Police immediately searched Oduwole's apartment, where they found a legally acquired handgun. They also learned that he had been trying to purchase additional guns, also legally, and that was all they needed. Oduwole was charged with attempting to communicate a terrorist threat.

At the October 2011 trial, defense attorneys argued that Oduwole was an amateur rapper who took compulsive notes about ideas for his lyrics. They even brought in an expert witness who reviewed Oduwole's other notebooks of lyrics and compared them with the note.

She testified that the writings on the crumpled note were clearly an idea for a rap song or "the formative stages of a rap lyric." She also testified that Oduwole was an aspiring "gangsta" rapper and that his lyrics comported with what one might expect from someone in that subgenre.
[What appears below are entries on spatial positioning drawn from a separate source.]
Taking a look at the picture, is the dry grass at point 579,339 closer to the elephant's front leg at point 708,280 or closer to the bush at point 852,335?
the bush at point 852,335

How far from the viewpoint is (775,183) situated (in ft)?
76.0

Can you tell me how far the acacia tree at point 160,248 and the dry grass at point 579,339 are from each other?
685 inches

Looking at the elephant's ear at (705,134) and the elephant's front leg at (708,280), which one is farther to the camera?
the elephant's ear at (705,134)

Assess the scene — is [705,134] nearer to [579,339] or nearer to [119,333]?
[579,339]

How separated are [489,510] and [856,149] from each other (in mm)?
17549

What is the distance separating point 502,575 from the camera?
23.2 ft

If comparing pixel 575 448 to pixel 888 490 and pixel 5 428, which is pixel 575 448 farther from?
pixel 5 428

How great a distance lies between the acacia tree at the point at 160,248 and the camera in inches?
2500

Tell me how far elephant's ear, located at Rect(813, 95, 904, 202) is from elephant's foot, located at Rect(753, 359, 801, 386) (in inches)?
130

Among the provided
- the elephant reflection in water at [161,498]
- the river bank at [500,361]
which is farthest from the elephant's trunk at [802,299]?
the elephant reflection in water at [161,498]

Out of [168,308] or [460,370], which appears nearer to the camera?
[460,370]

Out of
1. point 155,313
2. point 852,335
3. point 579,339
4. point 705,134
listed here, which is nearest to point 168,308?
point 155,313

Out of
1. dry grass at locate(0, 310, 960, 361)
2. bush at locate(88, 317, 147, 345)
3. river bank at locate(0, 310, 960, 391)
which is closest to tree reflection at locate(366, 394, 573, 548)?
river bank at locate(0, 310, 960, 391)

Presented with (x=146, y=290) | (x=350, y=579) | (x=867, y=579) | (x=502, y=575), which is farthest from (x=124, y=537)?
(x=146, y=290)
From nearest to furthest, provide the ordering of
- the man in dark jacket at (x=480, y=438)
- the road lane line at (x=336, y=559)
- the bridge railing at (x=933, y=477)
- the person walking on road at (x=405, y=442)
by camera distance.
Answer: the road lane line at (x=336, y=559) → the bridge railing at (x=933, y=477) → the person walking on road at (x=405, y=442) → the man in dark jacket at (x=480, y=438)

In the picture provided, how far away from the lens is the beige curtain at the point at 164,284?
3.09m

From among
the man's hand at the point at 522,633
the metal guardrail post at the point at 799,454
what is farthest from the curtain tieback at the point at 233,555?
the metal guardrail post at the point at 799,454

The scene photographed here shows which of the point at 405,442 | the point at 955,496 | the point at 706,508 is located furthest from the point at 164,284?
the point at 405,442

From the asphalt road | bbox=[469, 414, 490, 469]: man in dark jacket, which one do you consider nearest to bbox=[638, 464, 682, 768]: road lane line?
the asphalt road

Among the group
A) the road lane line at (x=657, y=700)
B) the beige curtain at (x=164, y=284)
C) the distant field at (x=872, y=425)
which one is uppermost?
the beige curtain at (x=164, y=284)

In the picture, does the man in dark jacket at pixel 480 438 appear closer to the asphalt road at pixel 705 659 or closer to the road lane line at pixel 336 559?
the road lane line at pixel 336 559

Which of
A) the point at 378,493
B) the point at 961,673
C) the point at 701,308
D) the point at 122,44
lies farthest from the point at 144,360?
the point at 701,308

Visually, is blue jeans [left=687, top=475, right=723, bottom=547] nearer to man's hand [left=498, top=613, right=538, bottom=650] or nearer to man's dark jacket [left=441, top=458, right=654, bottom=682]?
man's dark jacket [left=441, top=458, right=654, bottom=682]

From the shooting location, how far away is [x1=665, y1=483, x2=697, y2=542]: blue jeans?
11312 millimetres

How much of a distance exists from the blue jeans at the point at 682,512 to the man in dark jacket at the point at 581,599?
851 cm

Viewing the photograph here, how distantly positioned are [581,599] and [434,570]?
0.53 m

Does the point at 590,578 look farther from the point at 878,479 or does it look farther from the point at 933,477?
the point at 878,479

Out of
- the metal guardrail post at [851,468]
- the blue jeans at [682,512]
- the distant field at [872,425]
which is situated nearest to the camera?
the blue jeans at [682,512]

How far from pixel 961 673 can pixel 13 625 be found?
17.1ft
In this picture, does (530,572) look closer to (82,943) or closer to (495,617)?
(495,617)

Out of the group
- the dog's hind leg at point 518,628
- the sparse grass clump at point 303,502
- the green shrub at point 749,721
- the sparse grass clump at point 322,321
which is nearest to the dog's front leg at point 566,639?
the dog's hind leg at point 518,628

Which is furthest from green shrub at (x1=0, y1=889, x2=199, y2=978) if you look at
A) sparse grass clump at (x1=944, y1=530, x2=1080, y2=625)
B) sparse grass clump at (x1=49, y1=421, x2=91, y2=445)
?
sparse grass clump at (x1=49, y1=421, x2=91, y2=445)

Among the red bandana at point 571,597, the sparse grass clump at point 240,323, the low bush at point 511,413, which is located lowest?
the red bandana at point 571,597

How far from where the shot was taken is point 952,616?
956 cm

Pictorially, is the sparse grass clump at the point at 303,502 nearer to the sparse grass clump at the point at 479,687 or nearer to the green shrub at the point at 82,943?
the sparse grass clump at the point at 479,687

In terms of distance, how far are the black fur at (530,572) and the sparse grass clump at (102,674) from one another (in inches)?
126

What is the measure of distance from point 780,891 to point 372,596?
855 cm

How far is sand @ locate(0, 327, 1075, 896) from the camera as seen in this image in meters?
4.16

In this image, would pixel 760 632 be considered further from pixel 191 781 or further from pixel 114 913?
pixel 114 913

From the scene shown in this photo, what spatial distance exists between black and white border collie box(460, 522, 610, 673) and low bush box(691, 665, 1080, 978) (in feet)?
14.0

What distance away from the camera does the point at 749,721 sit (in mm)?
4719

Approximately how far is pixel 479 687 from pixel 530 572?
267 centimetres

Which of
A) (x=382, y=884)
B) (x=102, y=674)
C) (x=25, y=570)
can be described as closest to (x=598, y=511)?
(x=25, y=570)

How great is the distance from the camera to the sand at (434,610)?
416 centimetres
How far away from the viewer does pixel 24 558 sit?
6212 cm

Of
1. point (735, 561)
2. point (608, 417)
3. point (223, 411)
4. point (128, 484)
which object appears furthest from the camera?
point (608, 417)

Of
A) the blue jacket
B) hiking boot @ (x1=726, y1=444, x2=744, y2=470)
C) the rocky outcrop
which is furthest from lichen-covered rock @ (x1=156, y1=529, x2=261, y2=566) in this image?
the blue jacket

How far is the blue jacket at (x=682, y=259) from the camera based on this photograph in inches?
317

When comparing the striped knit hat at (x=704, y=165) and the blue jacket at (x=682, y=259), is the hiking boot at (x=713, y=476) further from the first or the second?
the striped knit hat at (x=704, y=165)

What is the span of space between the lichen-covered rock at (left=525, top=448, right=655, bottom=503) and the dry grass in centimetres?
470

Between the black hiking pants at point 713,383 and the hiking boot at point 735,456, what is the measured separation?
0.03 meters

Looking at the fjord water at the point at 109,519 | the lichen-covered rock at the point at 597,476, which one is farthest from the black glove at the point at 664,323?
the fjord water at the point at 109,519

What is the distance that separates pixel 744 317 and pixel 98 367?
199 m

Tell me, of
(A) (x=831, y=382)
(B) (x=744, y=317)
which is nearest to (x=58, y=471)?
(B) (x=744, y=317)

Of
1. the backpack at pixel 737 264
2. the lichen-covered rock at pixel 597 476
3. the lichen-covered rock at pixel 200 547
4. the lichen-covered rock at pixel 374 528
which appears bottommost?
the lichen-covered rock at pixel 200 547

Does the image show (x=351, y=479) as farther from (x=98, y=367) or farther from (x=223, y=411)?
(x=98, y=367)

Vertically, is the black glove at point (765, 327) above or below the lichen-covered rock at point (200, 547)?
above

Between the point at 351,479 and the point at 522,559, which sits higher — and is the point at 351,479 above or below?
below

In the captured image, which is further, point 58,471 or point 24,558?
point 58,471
Nevertheless, the all-white jury convicted the 26-year-old Oduwole, who is black, and he was later sentenced to five years in prison.

However, even casual fans understand that exaggeration and hyperbole are hallmarks of the genre. Rappers are putting on an act, even if it's one that in some ways mirrors their reality. Their use of alternate names ought to make this obvious.

"Most rappers use a stage name or something other than their 'government name' when performing," Todd Boyd, professor of critical studies at the University of Southern California, told The Root . "This suggests that they are characters with a persona."

And sometimes that persona is a far cry from the person behind it. Rick Ross, one of the most popular rappers today, uses his lyrics to portray a criminal lifestyle patterned after the real Rick Ross, a notorious Los Angeles gangster. The rapper -- whose real name is William Leonard Roberts II -- is no brazen criminal himself, though. In one of life's delightful ironies, it turns out that he once worked as a prison guard.

But focusing on a Rick Ross persona, or one like it, gives prosecutors a powerful tool at trial, especially when their cases are weak. And this, argues Andrea Dennis, is a reason to exclude rap lyrics altogether. "I tend to favor exclusion," she told The Root, "because of reliability and prejudice concerns that may result in conviction despite insufficient other evidence."

Although jurors are supposed to acquit when there's reasonable doubt, the weight of lyrics can be too great, particularly if those lyrics reinforce preconceived notions about the defendant. Indeed, as Boyd reminds us, in these trials authorities are often prosecuting someone "who already looms as a threatening stereotype in the minds of society."

Using lyrics, then, isn't just a matter of an art form being sacrificed for the sake of an easy conviction; it can also be a pernicious tactic that plays upon and perpetuates enduring stereotypes about the inherent criminality of young black men.